Task adaptive siamese neural networks for open-set recognition of encrypted network traffic with bidirectional dropout

Abstract

• Create highly distinguishable similarity scores by a bidirectional dropout method. • Handle task adaptive open-set recognition by a non-parametric Bayesian based metric. • Improve the confidence of similarity scores by a hierarchical cross entropy loss. • Experiments demonstrate our method achieves high performance and generalizability . Existing deep learning approaches have achieved high performance in encrypted network traffic analysis tasks. However, practical requirements such as open-set recognition on dynamically changing tasks (e.g., changes in the target website list), challenge existing methods. While few-shot learning and open-set recognition methods have been proposed for domains such as computer vision , few-shot open-set recognition for encrypted network traffic remains an unexplored area. This paper proposes a task adaptive siamese neural network for open-set recognition of encrypted network traffic with bidirectional dropout data augmentation. Our contributions are three-fold: First, we introduce generated positive and negative pairs into the siamese neural network training process to shape a more precise similarity boundary through bidirectional dropout data augmentation.

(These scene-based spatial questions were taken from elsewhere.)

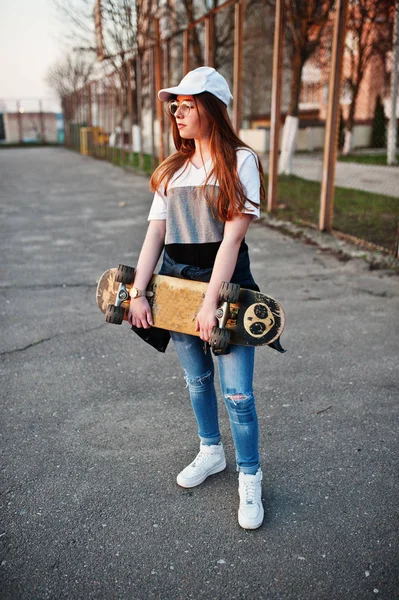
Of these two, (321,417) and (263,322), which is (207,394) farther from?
(321,417)

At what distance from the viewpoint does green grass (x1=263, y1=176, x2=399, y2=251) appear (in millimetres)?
7617

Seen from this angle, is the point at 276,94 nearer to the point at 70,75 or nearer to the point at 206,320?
the point at 206,320

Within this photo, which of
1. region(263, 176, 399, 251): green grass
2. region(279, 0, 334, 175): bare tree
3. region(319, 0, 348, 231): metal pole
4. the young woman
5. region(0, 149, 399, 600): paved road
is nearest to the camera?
region(0, 149, 399, 600): paved road

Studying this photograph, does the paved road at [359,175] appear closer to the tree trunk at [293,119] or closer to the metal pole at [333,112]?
the tree trunk at [293,119]

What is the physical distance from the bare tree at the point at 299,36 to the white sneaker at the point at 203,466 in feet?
41.2

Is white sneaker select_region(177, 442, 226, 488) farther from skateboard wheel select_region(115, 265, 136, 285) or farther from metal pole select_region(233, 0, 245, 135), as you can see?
metal pole select_region(233, 0, 245, 135)

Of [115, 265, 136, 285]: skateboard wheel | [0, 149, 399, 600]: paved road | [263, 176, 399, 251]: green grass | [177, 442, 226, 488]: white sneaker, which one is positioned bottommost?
[0, 149, 399, 600]: paved road

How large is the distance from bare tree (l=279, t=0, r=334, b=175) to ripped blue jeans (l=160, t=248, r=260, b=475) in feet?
40.8

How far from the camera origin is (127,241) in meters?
7.88

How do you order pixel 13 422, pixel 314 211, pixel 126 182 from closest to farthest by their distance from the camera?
pixel 13 422, pixel 314 211, pixel 126 182

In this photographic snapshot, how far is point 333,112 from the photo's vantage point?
727 cm

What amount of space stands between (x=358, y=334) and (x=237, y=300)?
251cm

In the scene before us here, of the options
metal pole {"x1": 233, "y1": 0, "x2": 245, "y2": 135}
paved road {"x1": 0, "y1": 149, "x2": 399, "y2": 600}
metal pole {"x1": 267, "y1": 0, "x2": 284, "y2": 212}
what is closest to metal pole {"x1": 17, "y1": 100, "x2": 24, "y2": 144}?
metal pole {"x1": 233, "y1": 0, "x2": 245, "y2": 135}

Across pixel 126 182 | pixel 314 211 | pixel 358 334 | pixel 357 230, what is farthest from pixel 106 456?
pixel 126 182
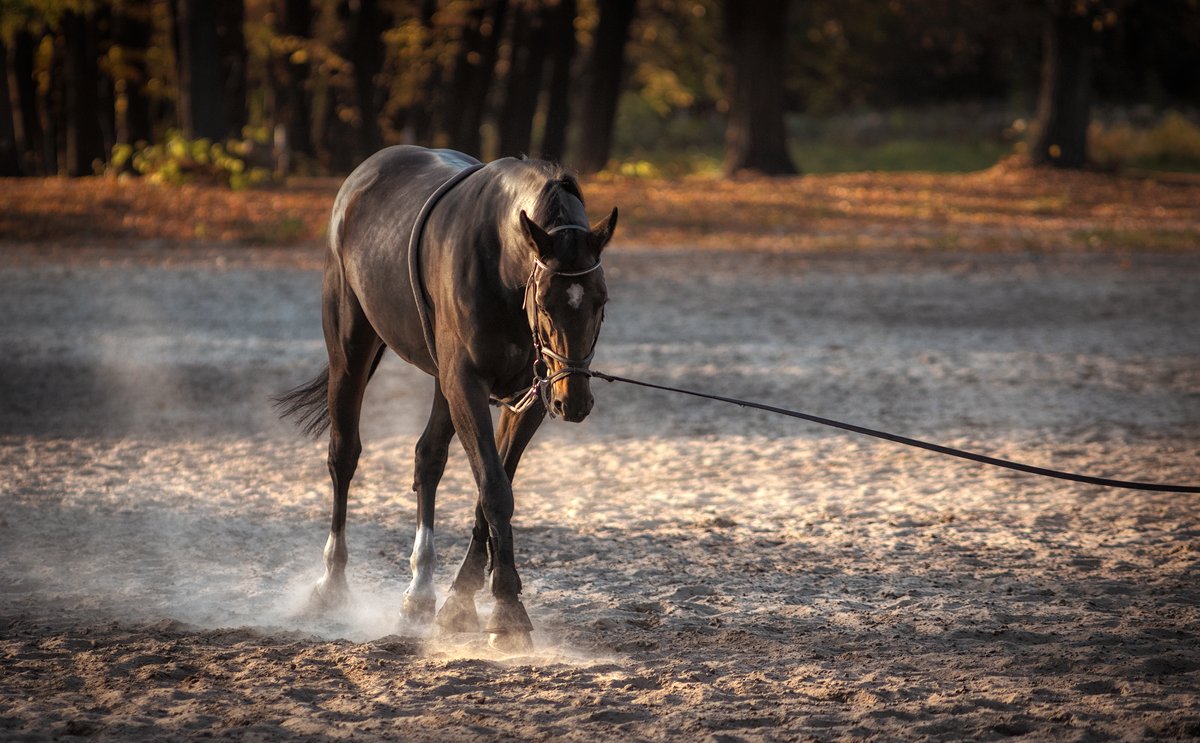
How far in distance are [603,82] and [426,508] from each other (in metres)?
24.8

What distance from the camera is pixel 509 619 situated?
17.5 ft

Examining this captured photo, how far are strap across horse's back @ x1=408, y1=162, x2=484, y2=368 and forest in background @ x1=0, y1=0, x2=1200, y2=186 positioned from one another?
48.4 ft

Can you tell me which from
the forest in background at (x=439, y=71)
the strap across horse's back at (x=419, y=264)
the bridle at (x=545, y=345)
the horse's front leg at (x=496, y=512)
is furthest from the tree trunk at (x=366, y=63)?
the bridle at (x=545, y=345)

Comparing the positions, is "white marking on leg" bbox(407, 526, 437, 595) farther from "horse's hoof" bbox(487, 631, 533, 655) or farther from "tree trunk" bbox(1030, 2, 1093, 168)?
"tree trunk" bbox(1030, 2, 1093, 168)

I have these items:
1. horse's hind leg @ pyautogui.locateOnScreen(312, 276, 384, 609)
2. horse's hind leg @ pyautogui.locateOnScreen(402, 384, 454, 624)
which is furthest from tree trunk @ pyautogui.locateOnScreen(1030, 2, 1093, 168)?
horse's hind leg @ pyautogui.locateOnScreen(402, 384, 454, 624)

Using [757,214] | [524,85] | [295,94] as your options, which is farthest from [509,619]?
[295,94]

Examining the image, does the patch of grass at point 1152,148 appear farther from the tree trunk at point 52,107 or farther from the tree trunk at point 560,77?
the tree trunk at point 52,107

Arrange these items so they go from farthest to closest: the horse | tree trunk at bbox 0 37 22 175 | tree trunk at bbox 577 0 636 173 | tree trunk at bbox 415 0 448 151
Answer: tree trunk at bbox 415 0 448 151 → tree trunk at bbox 577 0 636 173 → tree trunk at bbox 0 37 22 175 → the horse

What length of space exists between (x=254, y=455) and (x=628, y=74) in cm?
3655

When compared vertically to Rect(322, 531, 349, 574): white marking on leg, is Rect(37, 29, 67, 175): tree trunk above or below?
above

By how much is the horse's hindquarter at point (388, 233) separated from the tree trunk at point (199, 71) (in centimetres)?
1671

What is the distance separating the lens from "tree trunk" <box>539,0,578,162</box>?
2775 cm

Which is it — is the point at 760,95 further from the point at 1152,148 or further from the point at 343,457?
the point at 343,457

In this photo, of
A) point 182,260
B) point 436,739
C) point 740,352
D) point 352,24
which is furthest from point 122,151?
point 436,739
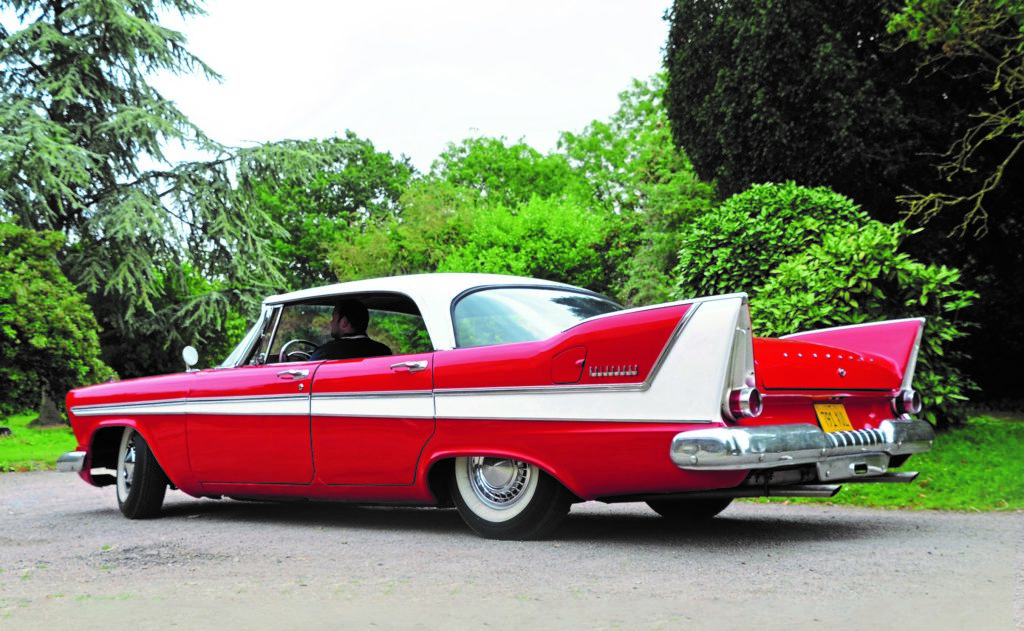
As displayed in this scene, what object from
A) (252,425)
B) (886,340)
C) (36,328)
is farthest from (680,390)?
(36,328)

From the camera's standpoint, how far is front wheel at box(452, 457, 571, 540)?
572 cm

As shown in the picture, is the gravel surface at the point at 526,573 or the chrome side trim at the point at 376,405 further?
the chrome side trim at the point at 376,405

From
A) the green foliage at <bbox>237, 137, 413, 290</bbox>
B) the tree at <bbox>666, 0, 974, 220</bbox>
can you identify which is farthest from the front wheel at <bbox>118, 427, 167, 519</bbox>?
the green foliage at <bbox>237, 137, 413, 290</bbox>

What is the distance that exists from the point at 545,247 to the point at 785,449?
36762 millimetres

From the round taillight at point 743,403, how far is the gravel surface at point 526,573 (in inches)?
27.6

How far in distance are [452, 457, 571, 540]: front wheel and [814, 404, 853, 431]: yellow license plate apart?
138 cm

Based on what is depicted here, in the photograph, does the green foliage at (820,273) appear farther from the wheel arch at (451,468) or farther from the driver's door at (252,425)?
the driver's door at (252,425)

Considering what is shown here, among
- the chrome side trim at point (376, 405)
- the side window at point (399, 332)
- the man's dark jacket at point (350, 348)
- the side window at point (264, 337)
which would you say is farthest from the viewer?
the side window at point (264, 337)

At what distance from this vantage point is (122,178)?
2850 centimetres

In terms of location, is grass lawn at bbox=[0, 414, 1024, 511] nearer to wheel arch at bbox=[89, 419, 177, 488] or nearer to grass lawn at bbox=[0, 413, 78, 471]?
grass lawn at bbox=[0, 413, 78, 471]

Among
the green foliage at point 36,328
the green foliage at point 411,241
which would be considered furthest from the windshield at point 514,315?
the green foliage at point 411,241

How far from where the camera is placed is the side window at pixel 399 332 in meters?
6.39

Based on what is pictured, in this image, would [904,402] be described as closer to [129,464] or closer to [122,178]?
[129,464]

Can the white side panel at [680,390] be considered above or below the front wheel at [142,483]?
above
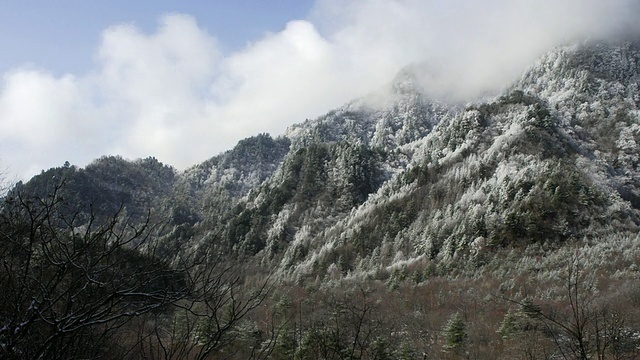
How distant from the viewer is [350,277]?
253 ft

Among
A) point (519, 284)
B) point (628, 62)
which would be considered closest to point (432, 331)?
point (519, 284)

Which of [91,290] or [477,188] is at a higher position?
[477,188]

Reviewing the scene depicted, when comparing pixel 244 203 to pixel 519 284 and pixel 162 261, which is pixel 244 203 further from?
pixel 162 261

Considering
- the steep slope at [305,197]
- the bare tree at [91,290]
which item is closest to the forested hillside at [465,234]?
the bare tree at [91,290]

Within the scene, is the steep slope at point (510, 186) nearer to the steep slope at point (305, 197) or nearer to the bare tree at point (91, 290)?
the steep slope at point (305, 197)

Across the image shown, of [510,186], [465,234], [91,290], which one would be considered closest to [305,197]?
[465,234]

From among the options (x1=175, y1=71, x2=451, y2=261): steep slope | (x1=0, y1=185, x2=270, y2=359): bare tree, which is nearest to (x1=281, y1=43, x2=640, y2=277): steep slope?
(x1=175, y1=71, x2=451, y2=261): steep slope

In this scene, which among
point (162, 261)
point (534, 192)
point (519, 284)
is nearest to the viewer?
point (162, 261)

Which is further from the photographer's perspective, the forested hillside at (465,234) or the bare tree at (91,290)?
the forested hillside at (465,234)

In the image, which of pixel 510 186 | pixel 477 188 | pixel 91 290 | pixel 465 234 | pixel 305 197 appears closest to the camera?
pixel 91 290

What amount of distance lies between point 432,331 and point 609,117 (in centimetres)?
7971

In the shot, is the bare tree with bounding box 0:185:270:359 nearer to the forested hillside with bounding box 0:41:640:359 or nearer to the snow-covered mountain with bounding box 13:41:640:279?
the forested hillside with bounding box 0:41:640:359

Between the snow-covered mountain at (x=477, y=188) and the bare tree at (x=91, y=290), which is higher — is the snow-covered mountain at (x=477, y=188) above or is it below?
above

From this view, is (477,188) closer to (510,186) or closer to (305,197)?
(510,186)
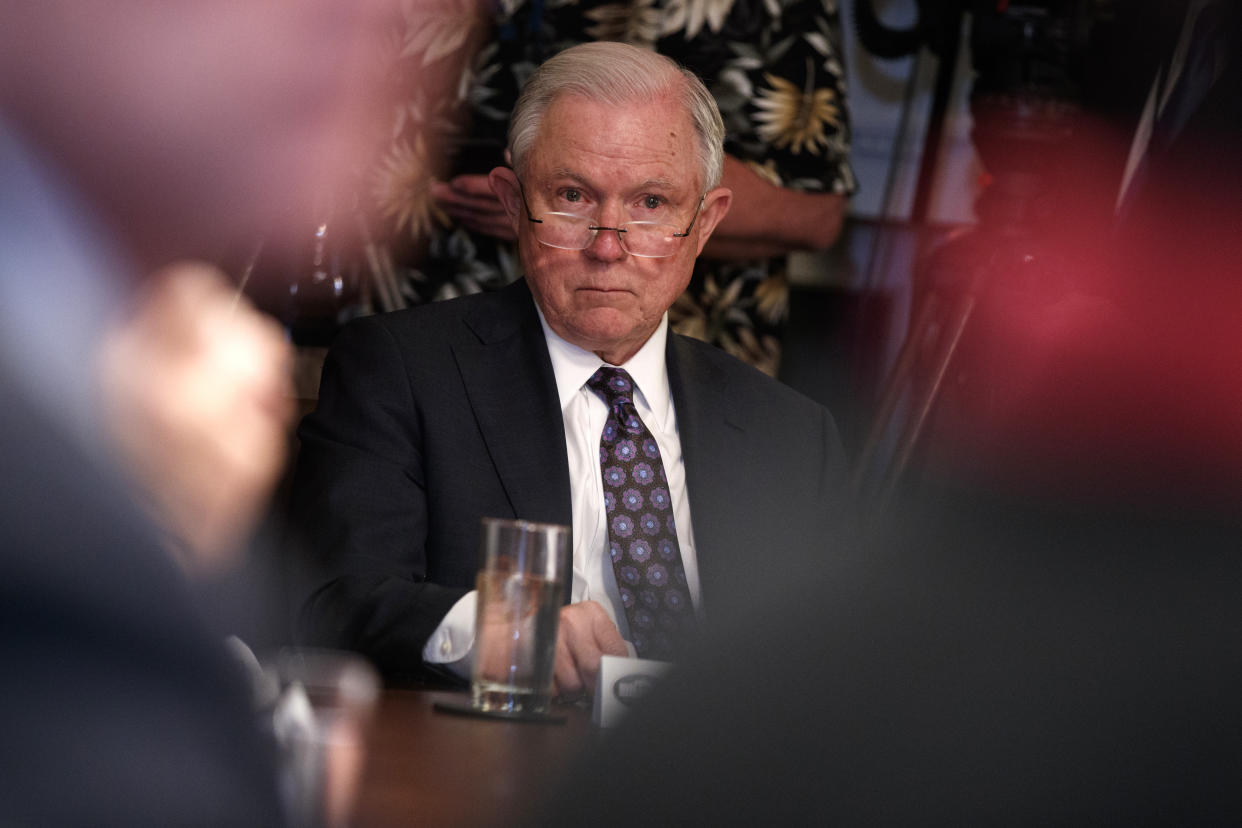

Second, we utilize Dirichlet Process Gaussian Mixture Model (DPGMM) distribution to fit the similarity scores of the negative pairs constructed by the support set of each query task, and create a new open-set recognition metric. Third, by leveraging the extracted features at coarse and fine granular levels , we construct a hierarchical cross entropy loss to improve the confidence of the similarity score. Extensive experiments on a network traffic dataset and the Omniglot dataset demonstrate the superiority and generalizability of our proposed approach.